Task requirements
- A) According to the passage on building pandas DataFrames, what three components make up a DataFrame?
- B) Continue the passage on building pandas DataFrames, starting right after its final line.

Text passage
A DataFrame is made up of three components:
the index, the columns, and the data.
The most straightforward way to create a DataFrame is to pass a dictionary to the pd.DataFrame()
constructor.
data = {'Name': ['Valheim', 'Among Us', 'Minecraft', 'Fortnite', 'Genshin Impact'],
'Year': [2021, 2018, 2011, 2017, 2020],
'Genre': ['Survival', 'Social Deduction', 'Sandbox', 'Battle Royale', 'Action RPG'],
'Developer': ['Iron Gate Studio', 'InnerSloth', 'Mojang', 'Epic Games', 'miHoYo'],
'Price': [19.99, 4.99, 26.95, 0.00, 0.00]}
df = pd.DataFrame(data)
df
We could also pass a list of dictionaries to the pd.DataFrame()
constructor.
data = [{'Name': 'Valheim', 'Year': 2021, 'Genre': 'Survival', 'Developer': 'Iron Gate Studio', 'Price': 19.99},
{'Name': 'Among Us', 'Year': 2018, 'Genre': 'Social Deduction', 'Developer': 'InnerSloth', 'Price': 4.99},
{'Name': 'Minecraft', 'Year': 2011, 'Genre': 'Sandbox', 'Developer': 'Mojang', 'Price': 26.95},
{'Name': 'Fortnite', 'Year': 2017, 'Genre': 'Battle Royale', 'Developer': 'Epic Games', 'Price': 0.00},
{'Name': 'Genshin Impact', 'Year': 2020, 'Genre': 'Action RPG', 'Developer': 'miHoYo', 'Price': 0.00}]
df = pd.DataFrame(data)

Dataset content
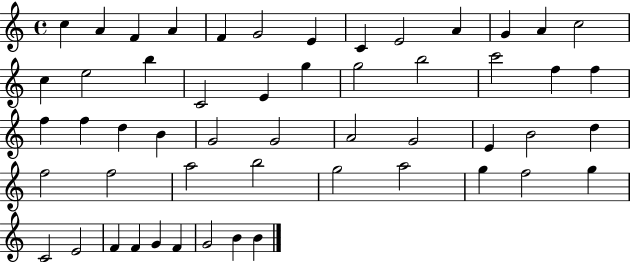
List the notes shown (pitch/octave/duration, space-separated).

C5/q A4/q F4/q A4/q F4/q G4/h E4/q C4/q E4/h A4/q G4/q A4/q C5/h C5/q E5/h B5/q C4/h E4/q G5/q G5/h B5/h C6/h F5/q F5/q F5/q F5/q D5/q B4/q G4/h G4/h A4/h G4/h E4/q B4/h D5/q F5/h F5/h A5/h B5/h G5/h A5/h G5/q F5/h G5/q C4/h E4/h F4/q F4/q G4/q F4/q G4/h B4/q B4/q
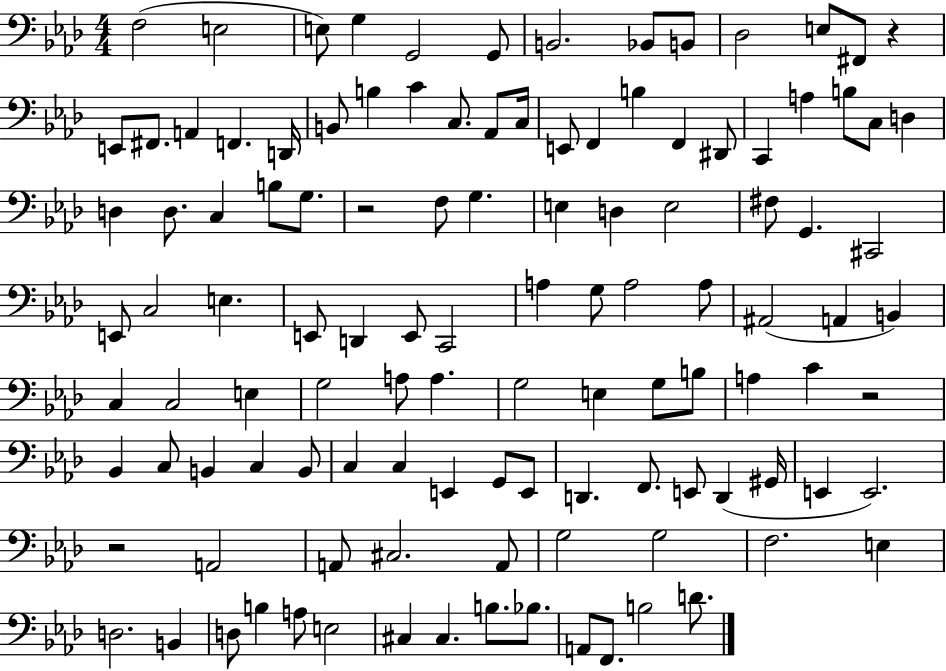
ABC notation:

X:1
T:Untitled
M:4/4
L:1/4
K:Ab
F,2 E,2 E,/2 G, G,,2 G,,/2 B,,2 _B,,/2 B,,/2 _D,2 E,/2 ^F,,/2 z E,,/2 ^F,,/2 A,, F,, D,,/4 B,,/2 B, C C,/2 _A,,/2 C,/4 E,,/2 F,, B, F,, ^D,,/2 C,, A, B,/2 C,/2 D, D, D,/2 C, B,/2 G,/2 z2 F,/2 G, E, D, E,2 ^F,/2 G,, ^C,,2 E,,/2 C,2 E, E,,/2 D,, E,,/2 C,,2 A, G,/2 A,2 A,/2 ^A,,2 A,, B,, C, C,2 E, G,2 A,/2 A, G,2 E, G,/2 B,/2 A, C z2 _B,, C,/2 B,, C, B,,/2 C, C, E,, G,,/2 E,,/2 D,, F,,/2 E,,/2 D,, ^G,,/4 E,, E,,2 z2 A,,2 A,,/2 ^C,2 A,,/2 G,2 G,2 F,2 E, D,2 B,, D,/2 B, A,/2 E,2 ^C, ^C, B,/2 _B,/2 A,,/2 F,,/2 B,2 D/2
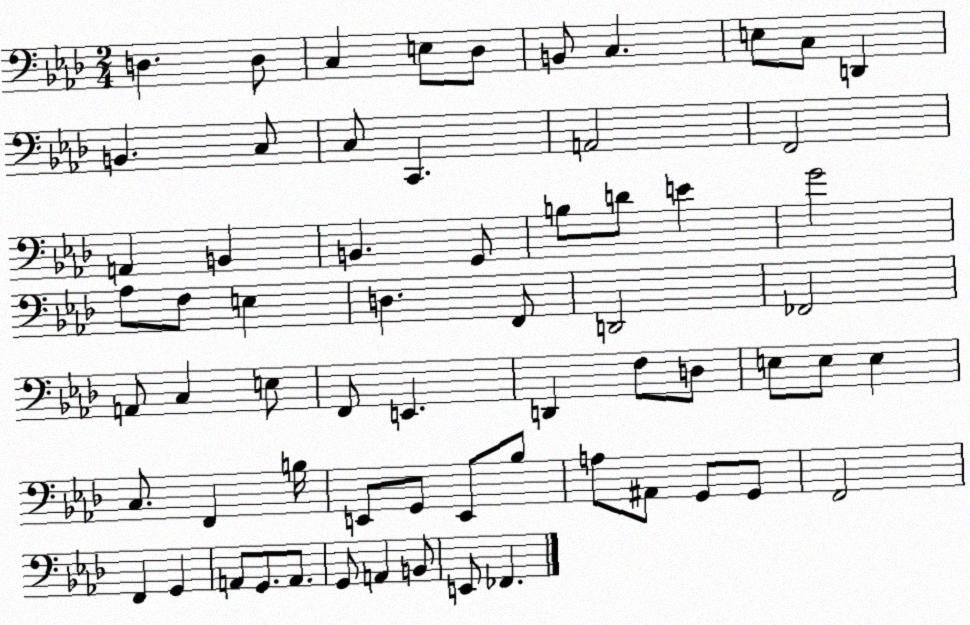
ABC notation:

X:1
T:Untitled
M:2/4
L:1/4
K:Ab
D, D,/2 C, E,/2 _D,/2 B,,/2 C, E,/2 C,/2 D,, B,, C,/2 C,/2 C,, A,,2 F,,2 A,, B,, B,, G,,/2 B,/2 D/2 E G2 _A,/2 F,/2 E, D, F,,/2 D,,2 _F,,2 A,,/2 C, E,/2 F,,/2 E,, D,, F,/2 D,/2 E,/2 E,/2 E, C,/2 F,, B,/4 E,,/2 G,,/2 E,,/2 _B,/2 A,/2 ^A,,/2 G,,/2 G,,/2 F,,2 F,, G,, A,,/2 G,,/2 A,,/2 G,,/2 A,, B,,/2 E,,/2 _F,,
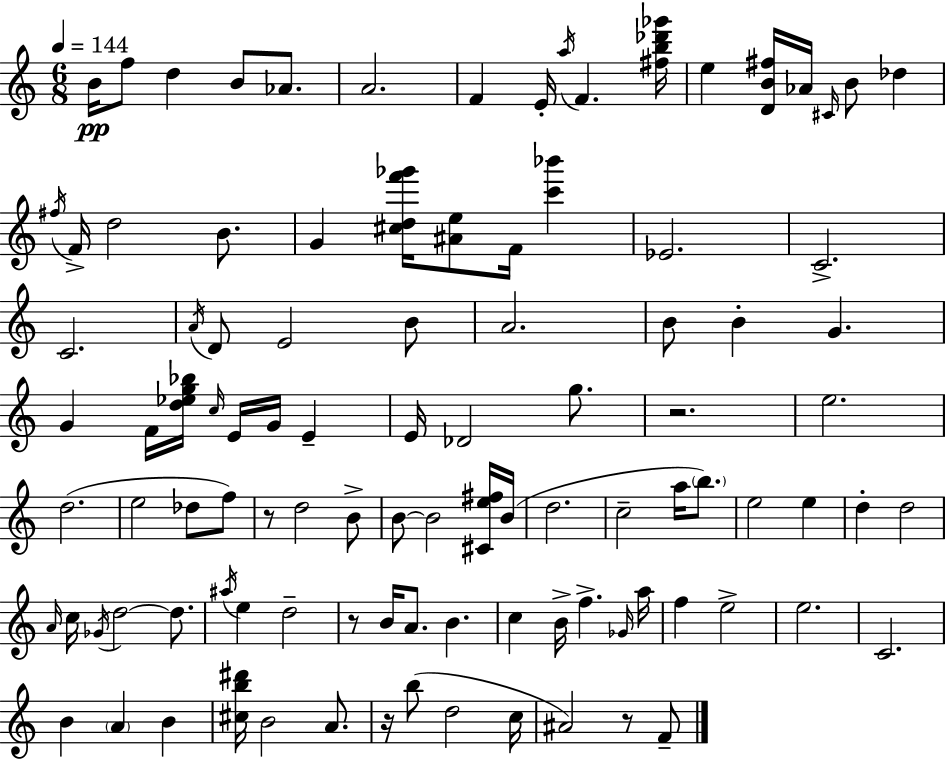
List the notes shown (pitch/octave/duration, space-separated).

B4/s F5/e D5/q B4/e Ab4/e. A4/h. F4/q E4/s A5/s F4/q. [F#5,B5,Db6,Gb6]/s E5/q [D4,B4,F#5]/s Ab4/s C#4/s B4/e Db5/q F#5/s F4/s D5/h B4/e. G4/q [C#5,D5,F6,Gb6]/s [A#4,E5]/e F4/s [C6,Bb6]/q Eb4/h. C4/h. C4/h. A4/s D4/e E4/h B4/e A4/h. B4/e B4/q G4/q. G4/q F4/s [D5,Eb5,G5,Bb5]/s C5/s E4/s G4/s E4/q E4/s Db4/h G5/e. R/h. E5/h. D5/h. E5/h Db5/e F5/e R/e D5/h B4/e B4/e B4/h [C#4,E5,F#5]/s B4/s D5/h. C5/h A5/s B5/e. E5/h E5/q D5/q D5/h A4/s C5/s Gb4/s D5/h D5/e. A#5/s E5/q D5/h R/e B4/s A4/e. B4/q. C5/q B4/s F5/q. Gb4/s A5/s F5/q E5/h E5/h. C4/h. B4/q A4/q B4/q [C#5,B5,D#6]/s B4/h A4/e. R/s B5/e D5/h C5/s A#4/h R/e F4/e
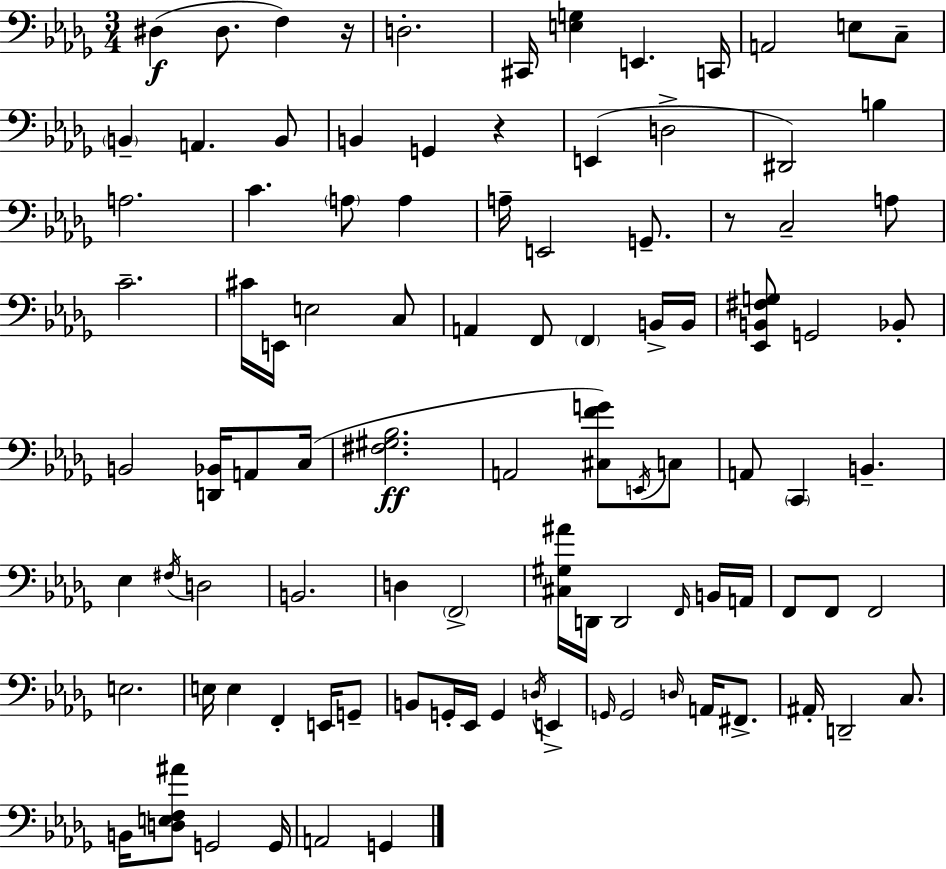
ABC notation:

X:1
T:Untitled
M:3/4
L:1/4
K:Bbm
^D, ^D,/2 F, z/4 D,2 ^C,,/4 [E,G,] E,, C,,/4 A,,2 E,/2 C,/2 B,, A,, B,,/2 B,, G,, z E,, D,2 ^D,,2 B, A,2 C A,/2 A, A,/4 E,,2 G,,/2 z/2 C,2 A,/2 C2 ^C/4 E,,/4 E,2 C,/2 A,, F,,/2 F,, B,,/4 B,,/4 [_E,,B,,^F,G,]/2 G,,2 _B,,/2 B,,2 [D,,_B,,]/4 A,,/2 C,/4 [^F,^G,_B,]2 A,,2 [^C,FG]/2 E,,/4 C,/2 A,,/2 C,, B,, _E, ^F,/4 D,2 B,,2 D, F,,2 [^C,^G,^A]/4 D,,/4 D,,2 F,,/4 B,,/4 A,,/4 F,,/2 F,,/2 F,,2 E,2 E,/4 E, F,, E,,/4 G,,/2 B,,/2 G,,/4 _E,,/4 G,, D,/4 E,, G,,/4 G,,2 D,/4 A,,/4 ^F,,/2 ^A,,/4 D,,2 C,/2 B,,/4 [D,E,F,^A]/2 G,,2 G,,/4 A,,2 G,,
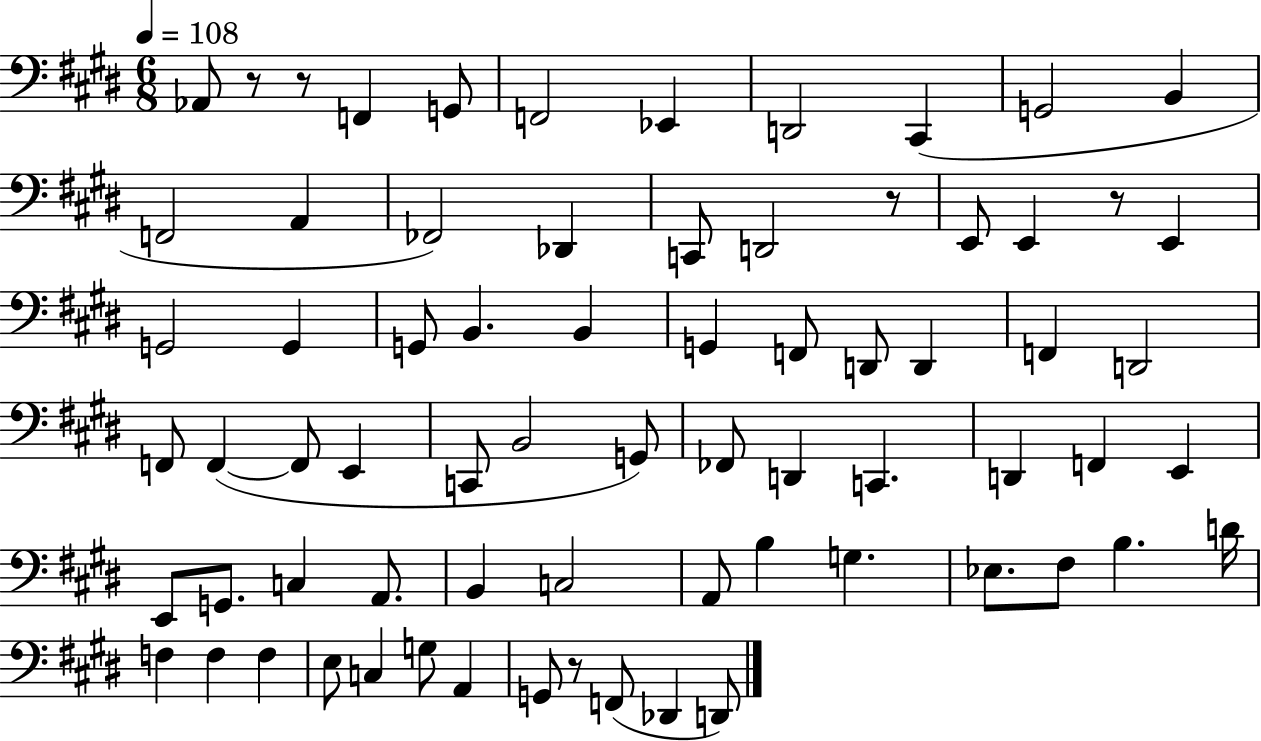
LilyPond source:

{
  \clef bass
  \numericTimeSignature
  \time 6/8
  \key e \major
  \tempo 4 = 108
  aes,8 r8 r8 f,4 g,8 | f,2 ees,4 | d,2 cis,4( | g,2 b,4 | \break f,2 a,4 | fes,2) des,4 | c,8 d,2 r8 | e,8 e,4 r8 e,4 | \break g,2 g,4 | g,8 b,4. b,4 | g,4 f,8 d,8 d,4 | f,4 d,2 | \break f,8 f,4~(~ f,8 e,4 | c,8 b,2 g,8) | fes,8 d,4 c,4. | d,4 f,4 e,4 | \break e,8 g,8. c4 a,8. | b,4 c2 | a,8 b4 g4. | ees8. fis8 b4. d'16 | \break f4 f4 f4 | e8 c4 g8 a,4 | g,8 r8 f,8( des,4 d,8) | \bar "|."
}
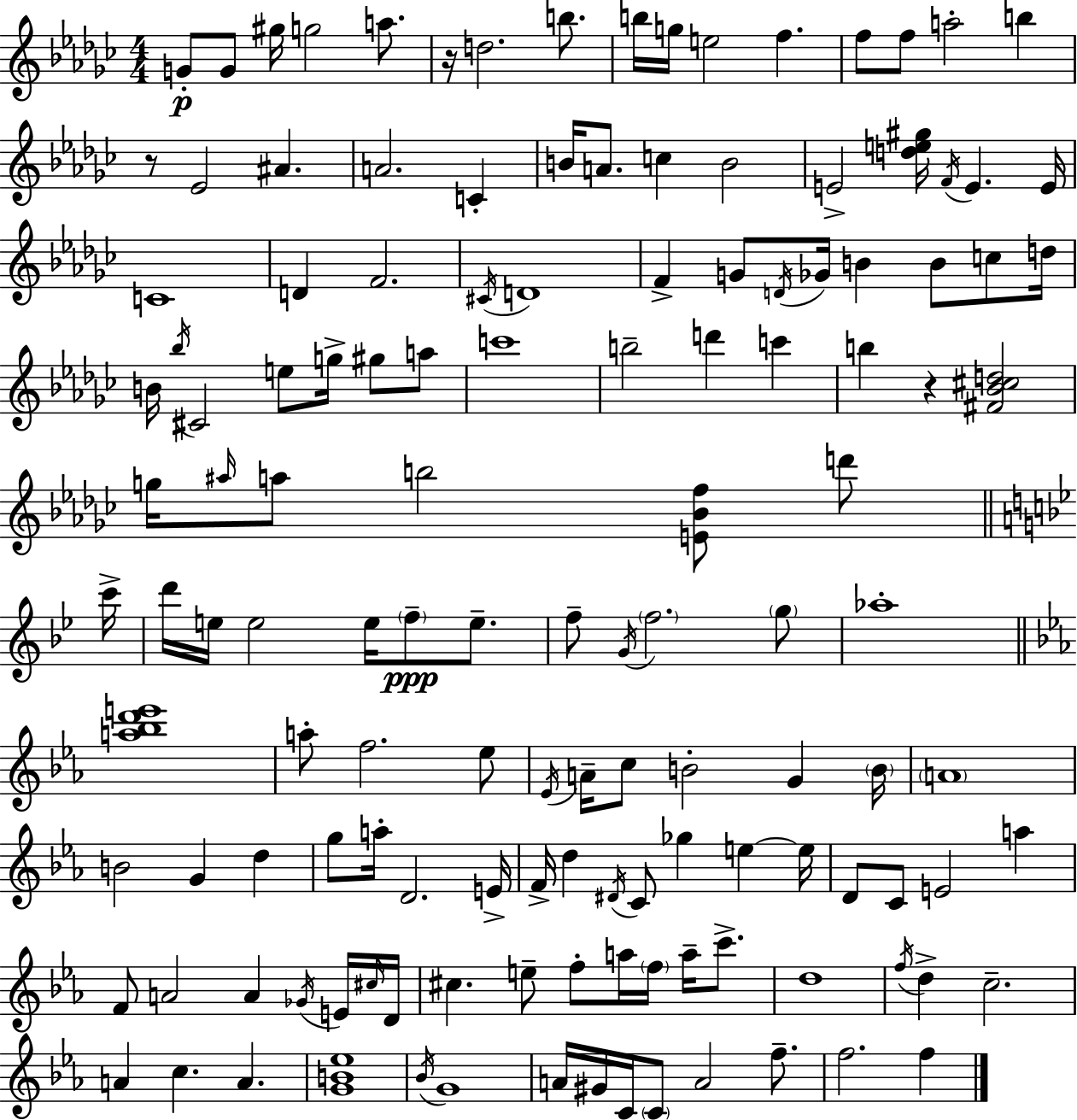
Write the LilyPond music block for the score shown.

{
  \clef treble
  \numericTimeSignature
  \time 4/4
  \key ees \minor
  \repeat volta 2 { g'8-.\p g'8 gis''16 g''2 a''8. | r16 d''2. b''8. | b''16 g''16 e''2 f''4. | f''8 f''8 a''2-. b''4 | \break r8 ees'2 ais'4. | a'2. c'4-. | b'16 a'8. c''4 b'2 | e'2-> <d'' e'' gis''>16 \acciaccatura { f'16 } e'4. | \break e'16 c'1 | d'4 f'2. | \acciaccatura { cis'16 } d'1 | f'4-> g'8 \acciaccatura { d'16 } ges'16 b'4 b'8 | \break c''8 d''16 b'16 \acciaccatura { bes''16 } cis'2 e''8 g''16-> | gis''8 a''8 c'''1 | b''2-- d'''4 | c'''4 b''4 r4 <fis' bes' cis'' d''>2 | \break g''16 \grace { ais''16 } a''8 b''2 | <e' bes' f''>8 d'''8 \bar "||" \break \key bes \major c'''16-> d'''16 e''16 e''2 e''16 \parenthesize f''8--\ppp e''8.-- | f''8-- \acciaccatura { g'16 } \parenthesize f''2. | \parenthesize g''8 aes''1-. | \bar "||" \break \key c \minor <a'' bes'' d''' e'''>1 | a''8-. f''2. ees''8 | \acciaccatura { ees'16 } a'16-- c''8 b'2-. g'4 | \parenthesize b'16 \parenthesize a'1 | \break b'2 g'4 d''4 | g''8 a''16-. d'2. | e'16-> f'16-> d''4 \acciaccatura { dis'16 } c'8 ges''4 e''4~~ | e''16 d'8 c'8 e'2 a''4 | \break f'8 a'2 a'4 | \acciaccatura { ges'16 } e'16 \grace { cis''16 } d'16 cis''4. e''8-- f''8-. a''16 \parenthesize f''16 | a''16-- c'''8.-> d''1 | \acciaccatura { f''16 } d''4-> c''2.-- | \break a'4 c''4. a'4. | <g' b' ees''>1 | \acciaccatura { bes'16 } g'1 | a'16 gis'16 c'16 \parenthesize c'8 a'2 | \break f''8.-- f''2. | f''4 } \bar "|."
}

The answers
- A) The index, the columns, and the data.

- B)
We could also pass a list of lists or tuples to the pd.DataFrame()
constructor.
data = [['Valheim', 2021, 'Survival', 'Iron Gate Studio', 19.99],
['Among Us', 2018, 'Social Deduction', 'InnerSloth', 4.99],
['Minecraft', 2011, 'Sandbox', 'Mojang', 26.95],
['Fortnite', 2017, 'Battle Royale', 'Epic Games', 0.00],
['Genshin Impact', 2020, 'Action RPG', 'miHoYo', 0.00]]
df = pd.DataFrame(data, columns=['Name', 'Year', 'Genre', 'Developer', 'Price'])
We can see the first n
rows and the last n
rows of a DataFrame using the head(n)
and tail(n)
methods. The default value of n
is 5.
df.head(3)
We can also get a random sample of n
rows using the sample(n)
method.
df.sample(2)
We can get the column names of a DataFrame using the columns
attribute.
df.columns
Index(['Name', 'Year', 'Genre', 'Developer', 'Price'], dtype='object')
We can also get the column names as a list using the tolist()
method.
df.columns.tolist()
['Name', 'Year', 'Genre', 'Developer', 'Price']
We can rename the columns of a DataFrame using the rename()
method.
df.rename(columns={'Name': 'Game', 'Year': 'Release Year', 'Genre': 'Game Genre', 'Developer': 'Game Developer', 'Price': 'Game Price'}, inplace=True)
# or df.columns = ['Game', 'Release Year', 'Game Genre', 'Game Developer', 'Game Price']
df
We can get the type of a column using the dtypes
attribute.
df.dtypes
Game object
Release Year int64
Game Genre object
Game Developer object
Game Price float64
dtype: object
df['Game Genre'].dtype
dtype('O')
We can retrieve the values of a column using the []
operator. If the column name is a string with no spaces, we can also use the .
operator. The result is a Series.
df['Game']
df.Game
0 Valheim
1 Among Us
2 Minecraft
3 Fortnite
4 Genshin Impact
Name: Game, dtype: object
We can also retrieve multiple columns. The result is a DataFrame with only the selected columns.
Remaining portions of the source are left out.